Pourtant, vous n’en faites pas un roman misérabiliste. Jamais. Vous ouvrez même sur un problème universel : une lutte des classes plus qu’un problème lié à l’immigration via la famille Neuweel, ces voisins français «parfaits» dont le père est dépassé…
C’est exactement ça, et c’est parti d’une citation de Macron qui dit : où est ce que va ce pognon de fou qu’on leur met dans les services sociaux ? C’est comme si c’était une forme de charité. Et pour moi, c’est cette violence des riches vis-à-vis des pauvres. Cette lutte des classes, elle existe toujours. Au déjà de la lutte, c’est un mépris de classes. C’est le mépris au sens où on en fait des objets qui ne sont plus capables de devenir sujets. Dans le regard du riche. «Il faut armer les plus faibles car le plus fort a tendance à devenir barbare», disait Hannah Arendt. C’est tout a fait ça. Pour moi, il s’agit d’abord d’une relation d’une mère et son fils, un roman social qui raconte des choses sur notre société, sur le parcours d’une famille, au delà de l’immigration. L’immigration est un ancrage parmi d’autres. Que faisons-nous de nos vieux ? C’est quelque chose de fondamental pour moi. Mais les personnages que j’ai mobilisé sont fictions, des moyens que j’utilise pour transmettre ce que j’ai envie de transmettre. Puiser dans nos sources les plus intimes, nos peurs, nos angoisses, nos belles émotions, notre joie, pour rejoindre les lecteurs dans leur humanité. Tout le passage sur la famille Neuween montre la générosité de cette mère qui ne le montre pas. Une vraie générosité est toujours cachée, elle n’est pas dite. 

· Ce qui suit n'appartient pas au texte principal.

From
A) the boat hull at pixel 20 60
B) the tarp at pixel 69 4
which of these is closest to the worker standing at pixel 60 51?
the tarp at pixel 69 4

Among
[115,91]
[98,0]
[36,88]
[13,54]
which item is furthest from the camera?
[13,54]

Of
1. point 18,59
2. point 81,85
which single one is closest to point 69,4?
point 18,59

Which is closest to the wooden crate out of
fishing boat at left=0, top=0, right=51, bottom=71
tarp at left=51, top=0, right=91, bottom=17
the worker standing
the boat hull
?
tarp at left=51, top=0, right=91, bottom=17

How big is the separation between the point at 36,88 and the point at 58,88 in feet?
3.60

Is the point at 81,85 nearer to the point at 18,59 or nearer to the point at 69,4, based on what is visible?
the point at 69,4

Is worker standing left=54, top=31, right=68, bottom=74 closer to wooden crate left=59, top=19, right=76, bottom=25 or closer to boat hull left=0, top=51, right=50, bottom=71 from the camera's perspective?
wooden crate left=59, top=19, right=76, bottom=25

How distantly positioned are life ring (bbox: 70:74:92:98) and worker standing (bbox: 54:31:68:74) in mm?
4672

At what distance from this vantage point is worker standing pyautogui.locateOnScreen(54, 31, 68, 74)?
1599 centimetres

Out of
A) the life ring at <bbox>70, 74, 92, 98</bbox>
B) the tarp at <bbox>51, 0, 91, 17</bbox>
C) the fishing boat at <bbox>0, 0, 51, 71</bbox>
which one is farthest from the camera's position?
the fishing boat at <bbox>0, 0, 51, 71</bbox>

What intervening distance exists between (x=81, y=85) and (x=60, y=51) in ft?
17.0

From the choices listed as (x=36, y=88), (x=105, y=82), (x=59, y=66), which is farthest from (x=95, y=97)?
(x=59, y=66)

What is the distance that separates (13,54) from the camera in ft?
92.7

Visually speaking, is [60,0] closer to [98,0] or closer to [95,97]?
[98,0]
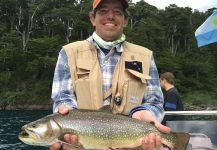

« Puiser dans nos sources les plus intimes, nos peurs, nos angoisses, nos belles émotions, notre joie, pour rejoindre les lecteurs dans leur humanité ».

Dans le livre, la littérature et la musique pansent les blessures. La culture serait-elle une réponse à toutes ces questions ?
Pour moi, la culture c’est ce qui fait la condition humaine. Qu’est-ce que la culture si ce ne sont des strates d’apport de l’humanité pour comprendre et se comprendre, pour comprendre le monde dans lequel elle vit et se comprendre elle-même. La culture c’est ce qui permet de partager un univers commun. Quand on partage un film, une musique, on rejoint ce qu’il y a de plus essentiel en nous. Dans le sens où les émotions que nous ressentons devant une peinture, devant une pièce de théâtre, un concert, elles sont communes à toute l’humanité. C’est-à-dire que nous sommes tellement habitués à décrire l’autre comme ennemi ou adversaire qu’on ne sait plus ce qui nous relie à lui. La culture d’un pays c’est son imaginaire. Aujourd’hui nous assistons à une crise civilisationnelle, culturelle, celle de l’imaginaire. Tant qu’on n’aura pas travaillé sur cet imaginaire et puisé dedans pour répondre à un certain nombre de questions qui nous sont posées, on n’y arrivera pas. Ces textes, ces musiques dont je parle dans le livre, on les a tous connus ! Cela nous permet d’avoir un imaginaire commun. Quand est-il aujourd’hui, à l’heure de Netflix, des plateformes, où l’on voit dans une même famille que l’on ne partage plus du tout le même imaginaire. Comment faire ensemble, quand chacun a un imaginaire différent de l’autre. Il y a des ruptures. La question c’est comment faire récit ensemble ? Pour moi, au-delà de la crise économique, la crise est culturelle.